Senin, 04 Januari 2016

Ingatan (7)


“Mama, Mbak Rena mana yah ..?” terdengar suara yang begitu khas menuruni tangga menuju ruang keluarga.
“Belum pulang, tumben nyari Kakaknya..” kata Perempuan parubaya  sedang asyik merapikan beberapa toples di atas meja. “Kayaknya lagi observasi, soalnya tadi minta izin sama Mama pulangnya mungkin telat..” lanjut perempuan parubaya itu.
“Pulangnya malem yah Ma..”
“Mama juga nggak tahu..”
“Mana handponenya nggak akif lagi..” kata Ayu duduk disebelah Mamanya.
“Ada yang penting yah..”
Ayu menangguk. “Iya, Ayu mau minta pertanggung jawaban Mbak Rena..” kata Ayu melipat kedua tanggannya.
“Pertanggung jawaban apa ?, kamu ini sukanya asal ngomong gitu..”
“Iya, soalnya Mbak Rena dua hari lalu katanya mau jemput aku di sekolah tapi malah nggak keliatan batang hidungnya. Mana pulangnyaa harus ujan-ujanan”

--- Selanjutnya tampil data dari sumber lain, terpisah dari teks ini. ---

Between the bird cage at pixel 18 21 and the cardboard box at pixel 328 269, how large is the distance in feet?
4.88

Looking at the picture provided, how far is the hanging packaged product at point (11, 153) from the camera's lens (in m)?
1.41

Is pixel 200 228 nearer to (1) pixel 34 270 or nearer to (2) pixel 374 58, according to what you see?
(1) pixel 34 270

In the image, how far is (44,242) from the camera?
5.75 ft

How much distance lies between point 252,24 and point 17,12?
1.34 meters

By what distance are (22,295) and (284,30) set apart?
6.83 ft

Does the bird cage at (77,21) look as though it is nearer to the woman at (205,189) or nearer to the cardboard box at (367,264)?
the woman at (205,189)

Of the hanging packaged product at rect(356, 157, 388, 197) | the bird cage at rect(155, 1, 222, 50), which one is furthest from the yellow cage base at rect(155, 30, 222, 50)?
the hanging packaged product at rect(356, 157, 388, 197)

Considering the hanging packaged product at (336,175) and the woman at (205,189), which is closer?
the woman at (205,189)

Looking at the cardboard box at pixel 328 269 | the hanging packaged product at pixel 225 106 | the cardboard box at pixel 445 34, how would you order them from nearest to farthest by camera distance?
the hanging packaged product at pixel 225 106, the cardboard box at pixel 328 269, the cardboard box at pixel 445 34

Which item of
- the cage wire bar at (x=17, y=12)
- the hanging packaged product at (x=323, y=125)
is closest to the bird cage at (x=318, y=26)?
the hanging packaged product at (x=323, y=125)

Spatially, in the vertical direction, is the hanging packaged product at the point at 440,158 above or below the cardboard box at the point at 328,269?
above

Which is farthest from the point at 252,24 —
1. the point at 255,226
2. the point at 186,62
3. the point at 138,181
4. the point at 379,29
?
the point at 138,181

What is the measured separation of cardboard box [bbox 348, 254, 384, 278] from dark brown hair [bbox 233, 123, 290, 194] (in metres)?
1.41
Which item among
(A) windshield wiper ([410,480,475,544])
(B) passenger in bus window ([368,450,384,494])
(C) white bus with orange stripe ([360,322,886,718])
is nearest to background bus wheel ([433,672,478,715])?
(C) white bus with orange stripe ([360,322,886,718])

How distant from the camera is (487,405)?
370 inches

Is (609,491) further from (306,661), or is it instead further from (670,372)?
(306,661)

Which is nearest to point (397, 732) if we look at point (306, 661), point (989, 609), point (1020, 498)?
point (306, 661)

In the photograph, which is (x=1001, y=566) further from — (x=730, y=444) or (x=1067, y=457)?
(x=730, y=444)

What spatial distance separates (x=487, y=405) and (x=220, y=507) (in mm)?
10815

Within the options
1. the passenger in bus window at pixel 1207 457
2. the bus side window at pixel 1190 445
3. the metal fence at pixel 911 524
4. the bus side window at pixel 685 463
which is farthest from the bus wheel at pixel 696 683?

“Kamu ini, kan Mbak Rena lagi ada mata kuliah tambahan jadi nggak bisa jemput kamu.” kata Permpuan itu  yang kerap kali dipanggil Ibu Sari oleh tetangganya.  

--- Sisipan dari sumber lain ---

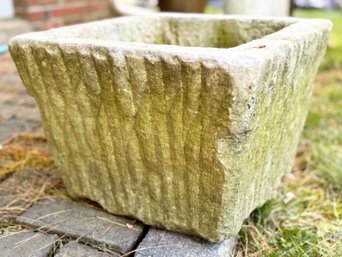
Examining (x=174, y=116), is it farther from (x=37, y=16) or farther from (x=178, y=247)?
(x=37, y=16)

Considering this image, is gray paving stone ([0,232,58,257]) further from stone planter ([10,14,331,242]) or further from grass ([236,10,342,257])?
grass ([236,10,342,257])

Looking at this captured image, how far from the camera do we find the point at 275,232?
1523 millimetres

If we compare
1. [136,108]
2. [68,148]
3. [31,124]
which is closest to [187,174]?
[136,108]

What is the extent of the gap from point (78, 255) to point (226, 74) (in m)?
0.72

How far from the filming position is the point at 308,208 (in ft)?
5.57

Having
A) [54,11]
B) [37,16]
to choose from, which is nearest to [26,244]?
[37,16]

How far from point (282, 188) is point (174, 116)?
2.79ft

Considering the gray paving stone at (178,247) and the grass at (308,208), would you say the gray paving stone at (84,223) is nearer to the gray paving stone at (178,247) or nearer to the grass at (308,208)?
the gray paving stone at (178,247)

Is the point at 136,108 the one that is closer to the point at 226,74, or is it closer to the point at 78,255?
the point at 226,74

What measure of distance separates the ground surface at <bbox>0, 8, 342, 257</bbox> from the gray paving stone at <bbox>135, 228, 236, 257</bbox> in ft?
0.42

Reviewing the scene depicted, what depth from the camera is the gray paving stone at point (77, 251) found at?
51.7 inches

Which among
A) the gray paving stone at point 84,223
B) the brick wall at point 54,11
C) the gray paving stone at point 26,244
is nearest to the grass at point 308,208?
the gray paving stone at point 84,223

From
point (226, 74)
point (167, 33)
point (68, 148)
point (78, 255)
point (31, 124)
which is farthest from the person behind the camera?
point (31, 124)

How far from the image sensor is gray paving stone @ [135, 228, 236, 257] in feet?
4.26
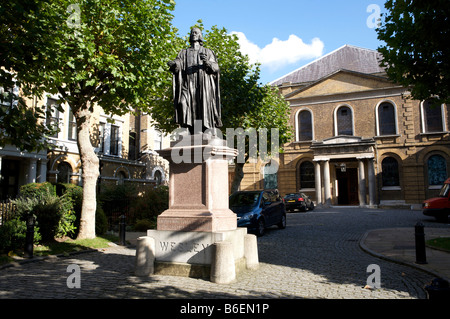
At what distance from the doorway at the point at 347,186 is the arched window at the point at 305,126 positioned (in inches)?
176

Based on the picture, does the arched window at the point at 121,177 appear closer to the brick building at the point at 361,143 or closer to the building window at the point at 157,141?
the building window at the point at 157,141

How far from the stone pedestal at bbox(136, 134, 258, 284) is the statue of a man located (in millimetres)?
515

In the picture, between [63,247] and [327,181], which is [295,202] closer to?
[327,181]

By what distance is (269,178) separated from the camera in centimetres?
3456

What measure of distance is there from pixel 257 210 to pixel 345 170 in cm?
2045

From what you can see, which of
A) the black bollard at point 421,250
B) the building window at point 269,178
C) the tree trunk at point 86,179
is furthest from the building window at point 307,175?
the black bollard at point 421,250

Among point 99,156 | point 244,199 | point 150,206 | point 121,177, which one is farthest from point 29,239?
point 121,177

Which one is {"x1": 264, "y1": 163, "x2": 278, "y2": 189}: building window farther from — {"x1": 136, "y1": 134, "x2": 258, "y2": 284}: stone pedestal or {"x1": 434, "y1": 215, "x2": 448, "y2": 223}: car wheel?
{"x1": 136, "y1": 134, "x2": 258, "y2": 284}: stone pedestal

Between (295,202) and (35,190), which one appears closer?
(35,190)

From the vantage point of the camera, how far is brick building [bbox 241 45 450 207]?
29.2 meters

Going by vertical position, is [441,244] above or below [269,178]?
below
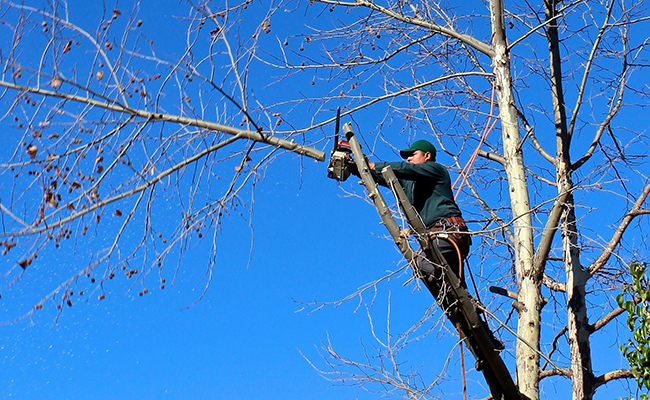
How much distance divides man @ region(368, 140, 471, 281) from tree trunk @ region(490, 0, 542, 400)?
0.61 meters

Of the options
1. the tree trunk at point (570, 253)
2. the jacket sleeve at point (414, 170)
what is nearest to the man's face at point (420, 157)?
the jacket sleeve at point (414, 170)

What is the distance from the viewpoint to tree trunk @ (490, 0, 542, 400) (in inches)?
254

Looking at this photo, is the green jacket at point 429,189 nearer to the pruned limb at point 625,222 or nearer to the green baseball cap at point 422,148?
the green baseball cap at point 422,148

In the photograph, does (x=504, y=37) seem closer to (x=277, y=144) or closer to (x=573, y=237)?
(x=573, y=237)

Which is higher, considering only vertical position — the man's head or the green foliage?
the man's head

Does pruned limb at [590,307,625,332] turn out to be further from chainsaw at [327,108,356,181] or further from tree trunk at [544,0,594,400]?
chainsaw at [327,108,356,181]

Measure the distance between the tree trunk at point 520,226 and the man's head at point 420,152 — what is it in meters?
0.79

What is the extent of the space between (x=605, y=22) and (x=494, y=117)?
6.13ft

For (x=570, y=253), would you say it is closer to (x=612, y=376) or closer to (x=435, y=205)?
(x=612, y=376)

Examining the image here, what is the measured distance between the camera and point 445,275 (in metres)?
5.81

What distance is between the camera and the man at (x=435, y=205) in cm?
588

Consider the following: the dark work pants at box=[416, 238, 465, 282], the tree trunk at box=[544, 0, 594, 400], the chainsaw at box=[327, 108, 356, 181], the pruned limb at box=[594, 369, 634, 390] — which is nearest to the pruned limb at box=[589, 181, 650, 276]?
the tree trunk at box=[544, 0, 594, 400]

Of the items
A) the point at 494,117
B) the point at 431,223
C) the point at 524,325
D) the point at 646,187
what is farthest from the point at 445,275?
the point at 646,187

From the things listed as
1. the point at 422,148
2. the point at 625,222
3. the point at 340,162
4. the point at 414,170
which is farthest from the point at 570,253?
the point at 340,162
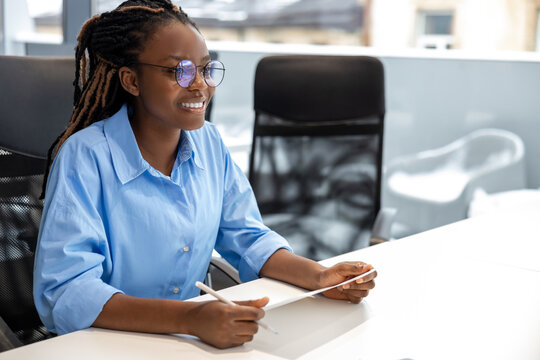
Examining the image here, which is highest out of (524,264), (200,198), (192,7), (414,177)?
(192,7)

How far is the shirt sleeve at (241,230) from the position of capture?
126 cm

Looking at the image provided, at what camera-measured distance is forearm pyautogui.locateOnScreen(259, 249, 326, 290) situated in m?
1.13

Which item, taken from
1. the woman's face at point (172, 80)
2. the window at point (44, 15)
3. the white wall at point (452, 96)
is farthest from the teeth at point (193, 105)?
the window at point (44, 15)

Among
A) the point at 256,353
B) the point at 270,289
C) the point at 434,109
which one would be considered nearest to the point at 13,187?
the point at 270,289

“Tapi tetap aja Ma, Mbak Rena udah janji…” kata Ayu mecicipi beberapa jenis kue yang diletakkan Mama nya diatas meja. “Lagian Mbak Rena mau aku minta buat beliin buku doang sekalian tebus janjinya..” Lanjut Ayu cengengesan.
“Kamu ini, sama kakak sendiri digituin..”
“Biarin..”
“Mentang-mentang dimanja banget sama kakaknya”
“Yah begitulah Ma, namaya juga kakak. Setidaknya harus ikuti setiap kemauan adeknya..” kata Ayu tersenyum lebar. 
“Kamu ini..” kata Ibu Sari menggeleng-gelengkan kepalannya melihat tingkah anak bungsunya.
“Ma, minggu depan aku jadi ke Yogya..”
“Semua persiapannya udah disiapin ?.”
“Belum Ma, nah aku butuh banget refrensi buku.”
“Yang disuruh beli sama Mbak Rena yah ?”
“Iya Ma” mengangguk penuh harap. “Kalo gitu, Ayu balik ke kamar dulu yah Ma mau istirahat.” kata Ayu beranjak menaiki taangga.
Tak terdengar sahutan dari Ibu Sari, mengerti dengan maksud anak bungsunya yang akhir ini ia perhatikan sangat sibuk dengan berbagai tugas sekolah. Tumpukan-tumpukan kertas dan beberapa buku kerap kali menghiasi meja belajar Ayu setiap ia membereskan beberapa barang yang tidak terpakai di kamar putri bungsunya.

*****
Berbagai buku tertumpuk diatas rak dihiasi oleh berbagai jenis kata motivasi, tertempel ditiap-tiap dinding dihiasi oleh beberapa foto penulis favoritnya. Seorang foto penulis berhasil membuatnya tertarik dalam menjelajahi dunia tulis menulis. foto penulis yang tenar dengan judul buku “Perahu Kertas” mampu menarik keajaiban dalam dirinya untuk menulis. disamping kanan, foto komedian juga sebagai penulis terpajang menghiasi dinding kamarnya. Foto-foto itu menjadi energy untuk Ayu untuk tetap bertahan meski terkadang merasa lemah dan gagal. Namun kelak ia yakin bisa seperti mereka.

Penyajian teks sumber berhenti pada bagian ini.